A rather huge area was laid waste by that eruption. Homo Sapien that had already migrated to a point West of the worst of the destruction would have missed being buried under several feet of ash, but would not have escaped the climactic consequences. I would be willing to bet that the vast majority of Homo Sapiens living in Europe died in that eruption and it was a barrier for further migration until plant species recovered enough to support hunting/gathering again. A migrant attempting the trek immediately after the event would have had to cross several hundred miles of desolation which was probably impossible.

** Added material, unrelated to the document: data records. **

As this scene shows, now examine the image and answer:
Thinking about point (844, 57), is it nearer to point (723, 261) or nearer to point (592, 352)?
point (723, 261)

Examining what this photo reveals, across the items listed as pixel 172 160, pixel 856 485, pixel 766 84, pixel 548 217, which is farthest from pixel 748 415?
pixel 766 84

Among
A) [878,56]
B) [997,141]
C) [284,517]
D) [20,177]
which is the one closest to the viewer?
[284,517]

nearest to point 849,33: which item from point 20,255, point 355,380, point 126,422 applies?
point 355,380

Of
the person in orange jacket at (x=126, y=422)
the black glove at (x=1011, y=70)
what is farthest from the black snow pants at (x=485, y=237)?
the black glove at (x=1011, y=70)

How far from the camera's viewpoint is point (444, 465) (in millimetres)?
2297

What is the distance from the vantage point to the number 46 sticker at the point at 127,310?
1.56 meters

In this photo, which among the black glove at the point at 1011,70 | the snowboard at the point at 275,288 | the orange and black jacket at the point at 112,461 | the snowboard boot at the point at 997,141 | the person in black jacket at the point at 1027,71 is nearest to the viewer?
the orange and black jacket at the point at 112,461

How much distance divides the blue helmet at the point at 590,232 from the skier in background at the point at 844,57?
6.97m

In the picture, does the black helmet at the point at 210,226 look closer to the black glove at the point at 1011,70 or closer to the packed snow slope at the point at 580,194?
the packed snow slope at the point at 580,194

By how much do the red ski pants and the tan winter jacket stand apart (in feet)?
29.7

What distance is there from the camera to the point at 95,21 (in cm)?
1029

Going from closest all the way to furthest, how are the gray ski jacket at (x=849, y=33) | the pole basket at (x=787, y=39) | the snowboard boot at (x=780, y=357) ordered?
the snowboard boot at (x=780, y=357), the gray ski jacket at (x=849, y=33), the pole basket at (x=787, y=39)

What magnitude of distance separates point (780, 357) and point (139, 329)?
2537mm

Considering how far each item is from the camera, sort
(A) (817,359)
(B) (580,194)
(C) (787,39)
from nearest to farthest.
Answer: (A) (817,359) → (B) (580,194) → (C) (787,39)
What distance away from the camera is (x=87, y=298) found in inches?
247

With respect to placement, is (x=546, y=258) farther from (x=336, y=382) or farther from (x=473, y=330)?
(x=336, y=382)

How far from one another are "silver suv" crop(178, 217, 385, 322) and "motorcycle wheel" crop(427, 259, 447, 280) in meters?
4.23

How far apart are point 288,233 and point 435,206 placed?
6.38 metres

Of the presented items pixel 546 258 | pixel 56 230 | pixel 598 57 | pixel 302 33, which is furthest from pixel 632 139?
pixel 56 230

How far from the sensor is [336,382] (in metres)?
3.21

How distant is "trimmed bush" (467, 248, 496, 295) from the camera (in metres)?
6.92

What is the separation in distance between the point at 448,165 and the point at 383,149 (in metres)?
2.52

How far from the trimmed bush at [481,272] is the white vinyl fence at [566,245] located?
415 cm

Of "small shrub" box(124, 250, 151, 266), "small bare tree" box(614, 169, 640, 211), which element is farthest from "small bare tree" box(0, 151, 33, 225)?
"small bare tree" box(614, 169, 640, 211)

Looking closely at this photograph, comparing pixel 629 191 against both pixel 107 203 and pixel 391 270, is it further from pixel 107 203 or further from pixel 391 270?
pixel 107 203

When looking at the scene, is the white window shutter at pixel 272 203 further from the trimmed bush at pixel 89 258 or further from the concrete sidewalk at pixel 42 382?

Look at any map of Homo Sapien migration and the “trunk” of the European migration path lies directly across the area practically sterilized by that eruption at about the same time the migration was happening. It would have sucked to be them.
Leif Svalgaard (06:09:34) :
The HMF and the Be10 record correlate so well, showing the 1970s cooling period. The absolute low in Be10 corresponds to the peak of Solar Cycle 21, which is also the point at which Schatten’s SODA index starts declining.
This graphic reminds me of a graphic I will be using in a public lecture next Monday. At a graph showing the difference between solar minima in the second half of the 19th century and the second half of the 20th century, I will say” Are there any Generation Y people in the room? Anybody? This graph is for you. We baby boomers have had fun with the planet you will be inheriting. We have burnt most of the oil, there are now shortages of basic commodities like coking coal, we had the best music, and we had the best weather too – caused by a run of short solar cycles. My generation has known a warm, giving Sun, but yours will suffer a Sun that is less giving, and the Earth will be less fruitful.”
Geoff Alder (06:03:45)
If you look at the NOAA sst anomalies, there is a big, persistent patch of cold water to the south of you.
Leif Svalgaard (22:14:21) :
In case anybody is in any doubt, the volcanoes that Dr Svalgaard has invoked to explain away the Be10 record are just a figment of his imagination. Sad, really.
John Egan (20:03:14) :
Drill, baby, drill. I just wanted to say that. The good thing about the Be10 record is that it can’t be fiddled with using calibration issues as an excuse, unlike the aa Index and the sunspot record.
Robert Bateman (08:46:03) :
There are reports that Spring in some parts of the US is two weeks later than normal. Two weeks at both ends of the growing season and you have a significant effect. My calculations are that a full blown Dalton Minimum rerun will reduce US agricultural production by 20%, taking the US out of the export food market. In turn, for some people on the planet, this will mean that eating animal protein will be a fond memory.
The Be10 – climate correlation is proof of Svensmark’s theory, but the theory that has real life consequences (and commercial application) is that of Friis-Christenson and Lassen. The warning is not in the stars plural, it is in our star. Each day’s delay in the onset of Solar Cycle 24 means that it will be 0.002 degrees colder. The days are adding up. We are talking about real suffering coming.
So here is an odd question, since the heliosphere is huge (the voyagers only went past a couple years ago) and is effectively like a baloon that is being pressurized from the center and blown on one side by the galactic wind (for lack of a better term). Now since it is so huge, one could likely assume that it takes some time before solar wind changes would truly make a difference to the heliopause (the actual boundry). The question is, would the heliopause boundry likely rapidly change position if the pressure (when it finally got there) decreased, or would it be more of an ebb/flow reaction in your opinion.
I ask because if the heliopause were to suddenly colapse in, say to 75% of where it is now, there would likely be a dramatic swing in GCR’s which would have the effect of a rapid effect on the climate. It would likely take quite a while to rebuild the pressure inside the heliosphere.
Offering this up as an altenate theory for rapid climate change.